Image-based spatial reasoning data
+ + + +
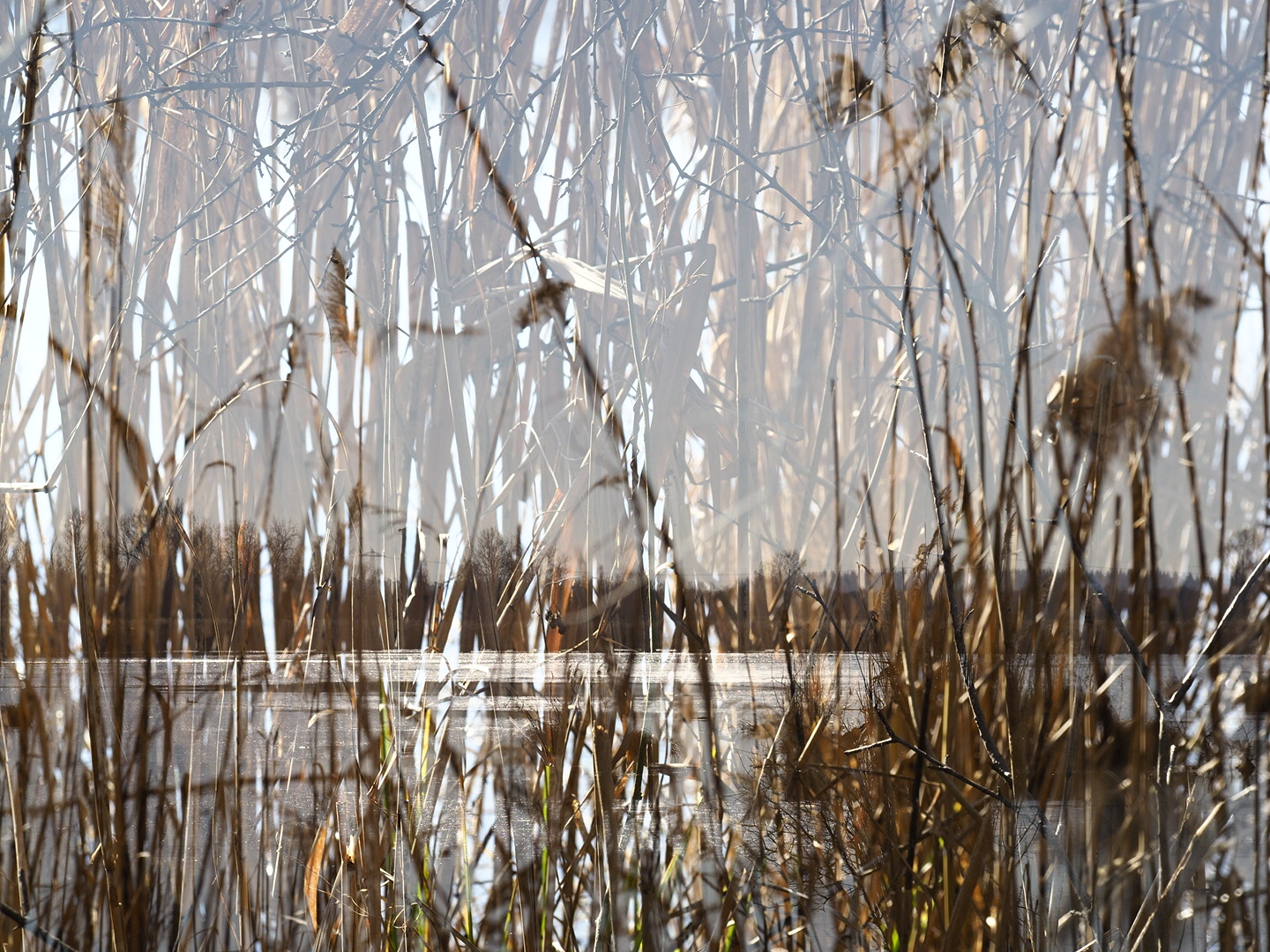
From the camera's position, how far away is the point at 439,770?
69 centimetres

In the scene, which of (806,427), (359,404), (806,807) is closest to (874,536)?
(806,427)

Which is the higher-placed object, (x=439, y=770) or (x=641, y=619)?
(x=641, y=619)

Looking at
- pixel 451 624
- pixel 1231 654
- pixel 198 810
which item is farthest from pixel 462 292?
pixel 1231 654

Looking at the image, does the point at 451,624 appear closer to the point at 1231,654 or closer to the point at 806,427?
+ + + +
WHAT YOU HAVE TO DO
Can you print every entry above word for word, leaving the pictures out?

EXERCISE ANSWER
From the camera's position, how far away is the point at 439,770?
69 centimetres

In the scene, which of (806,427), (359,404), (806,807) is closest to (874,536)?
(806,427)

Which is the higher-placed object, (x=439, y=770) or (x=641, y=619)?
(x=641, y=619)

Looking at
- pixel 451 624
- pixel 1231 654
- pixel 198 810
which item is farthest from pixel 462 292?
pixel 1231 654

Looking at the image, does the point at 451,624 appear closer to the point at 1231,654 or closer to the point at 806,427?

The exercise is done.